• Document text
========

This is crunch time for school districts across our area to come up with their COVID back to school plans. Whether it’s online, in-person, or a combination or both, it’s a challenging process. The clock is ticking and some districts are further along than others.
11 Investigates got an exclusive tour of changes being made at the Montour School District in Kennedy Township. A back-to-school survey sent to families in the community showed that 85-percent want kid to go back to the classroom, so the district is converting all its buildings to make them COVID ready.
Nicole Lugaila is a Montour parent with two boys in 3rd and 5th grades. She says they’re ready to go back.
“My kids want to come back. They’re tired of mom being teacher and being there with them 24/7,” she said.
Montour Mom Rachael Hoy has three kids-- in 3rd, 4th and 11th grades. She wants her kids to go back to class, too—for both academic and socialization reasons.
“There’s more than just academics when it comes to school,” she said. “They’ll get to be around their friends, just some normalcy in their life.”
Montour Superintendent Dr. Chris Stone says the district received $450,000 in grant money from the federal CARES Act, and they’re using that money to offset costs to buy new supplies and equipment for COVID mitigation.
“We revamped cleaning procedures from A to Z,” Stone said. “Making sure we clean the classrooms and high touch frequency areas on a regular basis, every day, multiple times throughout the day.”
With a new and intensified effort on daily cleaning measures, the district purchased sanitizing sprayers and fog machines to disinfect classrooms.
The district also purchased face masks and even face shields for every student.
“In the event where they’re in the classroom and they prefer to switch from the mask to the face shield, they can do that,” he said.
Strict social distancing measures will be in place when classes resume August 25th-- with desks at least 4 to 5 feet apart, hallway traffic direction controlled, elementary students eating lunches in their classrooms, and middle/high school students eating on a staggered schedule in the cafeteria and other areas.

========

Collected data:
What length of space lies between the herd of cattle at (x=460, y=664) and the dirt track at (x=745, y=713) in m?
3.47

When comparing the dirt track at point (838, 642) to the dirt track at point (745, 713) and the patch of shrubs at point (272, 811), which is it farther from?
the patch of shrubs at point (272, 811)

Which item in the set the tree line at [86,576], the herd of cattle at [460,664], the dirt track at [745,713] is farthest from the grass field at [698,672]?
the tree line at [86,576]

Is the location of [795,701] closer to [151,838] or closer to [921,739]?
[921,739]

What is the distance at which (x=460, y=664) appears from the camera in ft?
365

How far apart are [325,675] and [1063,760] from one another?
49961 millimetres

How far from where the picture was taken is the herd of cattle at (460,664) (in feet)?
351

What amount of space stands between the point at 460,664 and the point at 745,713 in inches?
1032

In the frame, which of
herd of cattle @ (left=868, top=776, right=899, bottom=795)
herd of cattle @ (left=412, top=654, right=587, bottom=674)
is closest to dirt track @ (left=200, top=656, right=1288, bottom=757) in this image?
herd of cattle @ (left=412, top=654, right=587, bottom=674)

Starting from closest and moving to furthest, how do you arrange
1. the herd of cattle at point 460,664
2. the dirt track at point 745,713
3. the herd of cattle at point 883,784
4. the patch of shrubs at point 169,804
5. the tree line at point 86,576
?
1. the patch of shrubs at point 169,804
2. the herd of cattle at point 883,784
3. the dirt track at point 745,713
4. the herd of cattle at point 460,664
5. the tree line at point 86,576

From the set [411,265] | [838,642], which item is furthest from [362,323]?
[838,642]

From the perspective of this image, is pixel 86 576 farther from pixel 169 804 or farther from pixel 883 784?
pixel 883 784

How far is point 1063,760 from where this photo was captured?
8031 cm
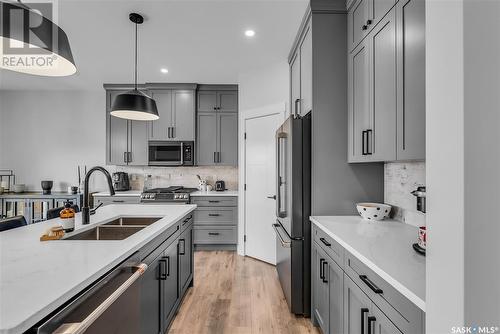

========

• Problem A
Answer these questions using the article on the Montour School District's reopening plans:
(i) What percentage of families wanted their kids back in the classroom, according to the district's survey?
(ii) How much federal CARES Act grant money did the district receive?
(iii) On what date do classes resume?
• Problem B
Reproduce the stretch of the Montour reopening article from "Montour Superintendent Dr." through "to disinfect classrooms.".

• Task solution A
(i) 85 percent
(ii) $450,000
(iii) August 25th

• Task solution B
Montour Superintendent Dr. Chris Stone says the district received $450,000 in grant money from the federal CARES Act, and they’re using that money to offset costs to buy new supplies and equipment for COVID mitigation.
“We revamped cleaning procedures from A to Z,” Stone said. “Making sure we clean the classrooms and high touch frequency areas on a regular basis, every day, multiple times throughout the day.”
With a new and intensified effort on daily cleaning measures, the district purchased sanitizing sprayers and fog machines to disinfect classrooms.